**WRITTEN PROBLEM:** Copy out the rows below, substituting "lens" for every occurrence of "camera" and keeping everything else unchanged. Leave the pictures out.

**Excerpts from a spatial dataset:**

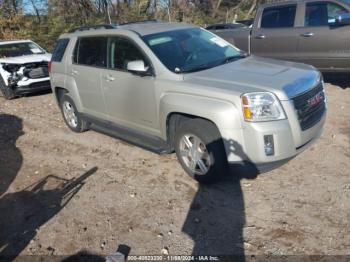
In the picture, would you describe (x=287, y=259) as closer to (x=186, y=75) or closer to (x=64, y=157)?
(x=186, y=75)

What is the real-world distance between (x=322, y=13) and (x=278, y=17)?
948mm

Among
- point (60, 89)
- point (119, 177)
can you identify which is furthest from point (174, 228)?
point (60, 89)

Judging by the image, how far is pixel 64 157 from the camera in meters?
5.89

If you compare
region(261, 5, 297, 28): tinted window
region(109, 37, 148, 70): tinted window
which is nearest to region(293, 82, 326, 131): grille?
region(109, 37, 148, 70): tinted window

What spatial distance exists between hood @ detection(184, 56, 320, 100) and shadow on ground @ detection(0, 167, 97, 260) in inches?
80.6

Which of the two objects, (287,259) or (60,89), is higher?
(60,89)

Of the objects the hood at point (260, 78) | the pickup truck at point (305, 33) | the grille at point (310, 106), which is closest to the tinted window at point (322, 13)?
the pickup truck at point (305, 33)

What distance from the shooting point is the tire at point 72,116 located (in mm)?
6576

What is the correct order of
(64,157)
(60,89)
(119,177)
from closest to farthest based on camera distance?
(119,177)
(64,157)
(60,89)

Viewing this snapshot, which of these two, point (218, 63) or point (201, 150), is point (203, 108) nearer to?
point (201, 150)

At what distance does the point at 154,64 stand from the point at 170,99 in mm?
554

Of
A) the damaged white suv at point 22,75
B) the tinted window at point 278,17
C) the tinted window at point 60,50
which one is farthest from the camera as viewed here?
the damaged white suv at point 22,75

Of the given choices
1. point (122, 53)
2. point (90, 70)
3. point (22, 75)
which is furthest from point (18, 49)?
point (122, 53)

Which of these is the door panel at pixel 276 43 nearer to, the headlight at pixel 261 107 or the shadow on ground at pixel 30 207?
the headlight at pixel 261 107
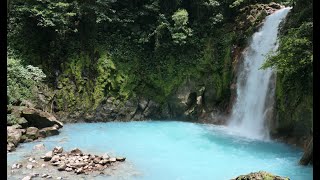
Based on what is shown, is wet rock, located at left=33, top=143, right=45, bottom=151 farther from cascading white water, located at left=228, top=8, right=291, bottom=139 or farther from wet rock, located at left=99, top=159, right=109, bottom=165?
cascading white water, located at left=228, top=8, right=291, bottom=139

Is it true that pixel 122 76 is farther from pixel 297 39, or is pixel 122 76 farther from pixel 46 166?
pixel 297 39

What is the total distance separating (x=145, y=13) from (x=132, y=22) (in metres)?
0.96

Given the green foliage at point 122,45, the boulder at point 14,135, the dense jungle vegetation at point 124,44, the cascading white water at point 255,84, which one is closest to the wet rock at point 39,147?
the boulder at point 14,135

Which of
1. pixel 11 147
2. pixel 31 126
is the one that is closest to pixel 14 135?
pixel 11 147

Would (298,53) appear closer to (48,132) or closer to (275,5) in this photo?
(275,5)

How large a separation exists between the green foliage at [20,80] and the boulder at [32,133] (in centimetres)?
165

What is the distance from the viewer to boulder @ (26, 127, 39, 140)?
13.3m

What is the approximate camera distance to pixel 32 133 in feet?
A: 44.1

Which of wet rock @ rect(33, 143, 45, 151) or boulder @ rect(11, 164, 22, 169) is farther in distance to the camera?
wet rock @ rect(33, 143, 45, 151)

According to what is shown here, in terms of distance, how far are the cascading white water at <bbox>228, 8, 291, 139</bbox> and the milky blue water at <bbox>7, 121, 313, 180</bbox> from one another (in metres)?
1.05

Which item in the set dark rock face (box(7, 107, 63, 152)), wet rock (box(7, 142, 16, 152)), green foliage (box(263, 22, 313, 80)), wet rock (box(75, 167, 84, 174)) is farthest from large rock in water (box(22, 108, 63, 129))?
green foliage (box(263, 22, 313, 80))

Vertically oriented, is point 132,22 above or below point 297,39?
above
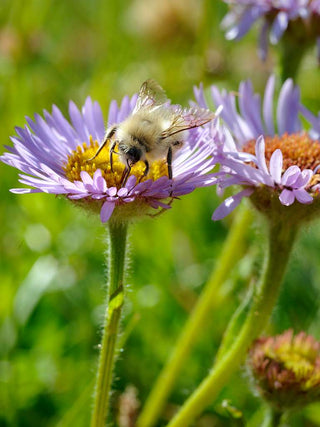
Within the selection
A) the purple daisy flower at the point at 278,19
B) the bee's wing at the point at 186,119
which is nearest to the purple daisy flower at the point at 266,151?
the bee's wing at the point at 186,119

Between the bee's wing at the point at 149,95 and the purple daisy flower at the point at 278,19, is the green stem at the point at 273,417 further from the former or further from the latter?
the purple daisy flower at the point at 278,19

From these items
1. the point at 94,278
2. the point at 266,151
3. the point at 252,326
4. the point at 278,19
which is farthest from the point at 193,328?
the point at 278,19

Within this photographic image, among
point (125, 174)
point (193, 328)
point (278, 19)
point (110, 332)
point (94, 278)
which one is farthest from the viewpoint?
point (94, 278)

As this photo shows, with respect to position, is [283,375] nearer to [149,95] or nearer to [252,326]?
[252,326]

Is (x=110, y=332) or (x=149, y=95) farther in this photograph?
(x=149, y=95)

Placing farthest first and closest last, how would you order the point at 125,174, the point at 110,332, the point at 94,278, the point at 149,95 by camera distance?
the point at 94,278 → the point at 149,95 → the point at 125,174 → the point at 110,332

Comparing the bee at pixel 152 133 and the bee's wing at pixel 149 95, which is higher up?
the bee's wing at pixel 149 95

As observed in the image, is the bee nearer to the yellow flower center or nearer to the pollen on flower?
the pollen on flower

**RESPONSE FOR THIS EXERCISE:**
In the picture, would you describe (x=287, y=259) as closer to (x=186, y=75) or closer to (x=64, y=157)?
(x=186, y=75)

What is the real-world distance between (x=322, y=13) and (x=278, y=17)?
948mm

Among
- point (60, 89)
- point (119, 177)
can you identify which is furthest from point (174, 228)?
point (60, 89)

Judging by the image, how far is pixel 64 157 from the lens in meters?
5.89

If you compare
region(261, 5, 297, 28): tinted window
region(109, 37, 148, 70): tinted window
which is nearest to region(293, 82, 326, 131): grille?
region(109, 37, 148, 70): tinted window

What spatial distance exists between hood @ detection(184, 56, 320, 100) and shadow on ground @ detection(0, 167, 97, 260) in inches?
80.6

Which of the two objects, (287,259) or (60,89), is higher?
(60,89)

Of the objects the hood at point (260, 78) | the pickup truck at point (305, 33) | the grille at point (310, 106), which is closest to the tinted window at point (322, 13)?
the pickup truck at point (305, 33)

What distance from the shooting point is the tire at point 72,116 located (in mm)?
6576

What is the correct order of
(64,157)
(60,89)
(119,177)
from closest to farthest based on lens distance?
(119,177)
(64,157)
(60,89)

Viewing this snapshot, which of these two, point (218, 63) or point (201, 150), is point (203, 108) nearer to?
point (201, 150)

At what distance does the point at 154,64 stand from the point at 170,99 in mm?
554

Of
A) the damaged white suv at point 22,75
B) the tinted window at point 278,17
C) the tinted window at point 60,50
which one is farthest from the lens as viewed here?
the damaged white suv at point 22,75

Of the given choices
1. point (122, 53)
2. point (90, 70)
3. point (22, 75)
which is furthest from point (18, 49)?
point (122, 53)

Which of these is the door panel at pixel 276 43 nearer to, the headlight at pixel 261 107 or the shadow on ground at pixel 30 207?
the headlight at pixel 261 107
Based on what is shown, is wet rock, located at left=33, top=143, right=45, bottom=151 farther from cascading white water, located at left=228, top=8, right=291, bottom=139 or farther from wet rock, located at left=99, top=159, right=109, bottom=165?
cascading white water, located at left=228, top=8, right=291, bottom=139

Is it true that pixel 122 76 is farther from pixel 297 39, or is pixel 122 76 farther from pixel 46 166?
pixel 297 39

What is the total distance separating (x=145, y=13) from (x=132, y=22) (in metres)?
0.96

Given the green foliage at point 122,45, the boulder at point 14,135, the dense jungle vegetation at point 124,44, the cascading white water at point 255,84, which one is closest to the wet rock at point 39,147?
the boulder at point 14,135

Which of
1. pixel 11 147
2. pixel 31 126
is the one that is closest to pixel 14 135?
pixel 11 147

Would (298,53) appear closer to (48,132) or closer to (275,5) in this photo?
(275,5)

How large a separation exists between the green foliage at [20,80] and the boulder at [32,133] (in centimetres)?
165

What is the distance from the viewer to boulder @ (26, 127, 39, 140)?
13.3m

What is the approximate lens distance to pixel 32 133 in feet?
A: 44.1

Which of wet rock @ rect(33, 143, 45, 151) or boulder @ rect(11, 164, 22, 169) is farther in distance to the lens?
wet rock @ rect(33, 143, 45, 151)

According to what is shown here, in terms of distance, how far are the cascading white water at <bbox>228, 8, 291, 139</bbox> and the milky blue water at <bbox>7, 121, 313, 180</bbox> from one another (in metres)?
1.05

Which item in the set dark rock face (box(7, 107, 63, 152)), wet rock (box(7, 142, 16, 152)), green foliage (box(263, 22, 313, 80)), wet rock (box(75, 167, 84, 174)) is farthest from large rock in water (box(22, 108, 63, 129))?
green foliage (box(263, 22, 313, 80))

Vertically oriented, is point 132,22 above or below point 297,39?
above
Within the selection
A) the purple daisy flower at the point at 278,19
B) the bee's wing at the point at 186,119
which is nearest to the purple daisy flower at the point at 266,151?
the bee's wing at the point at 186,119

Between the bee's wing at the point at 149,95 and the purple daisy flower at the point at 278,19, is the green stem at the point at 273,417 further from the former or further from the latter?
the purple daisy flower at the point at 278,19

From these items
1. the point at 94,278
2. the point at 266,151
3. the point at 252,326
4. the point at 278,19
which is farthest from the point at 193,328?
the point at 278,19

Within this photographic image, among
point (125, 174)
point (193, 328)
point (278, 19)
point (110, 332)
point (94, 278)
which one is farthest from the viewpoint?
point (94, 278)

As this photo shows, with respect to position, is [283,375] nearer to [149,95] or nearer to [252,326]?
[252,326]

Is (x=110, y=332) or (x=149, y=95) farther in this photograph?
(x=149, y=95)

Placing farthest first and closest last, how would you order the point at 125,174, the point at 110,332, the point at 94,278, the point at 149,95 by lens distance?
the point at 94,278 → the point at 149,95 → the point at 125,174 → the point at 110,332

Comparing the bee at pixel 152 133 and the bee's wing at pixel 149 95, which is higher up?
the bee's wing at pixel 149 95

As observed in the image, is the bee nearer to the yellow flower center or nearer to the pollen on flower?
the pollen on flower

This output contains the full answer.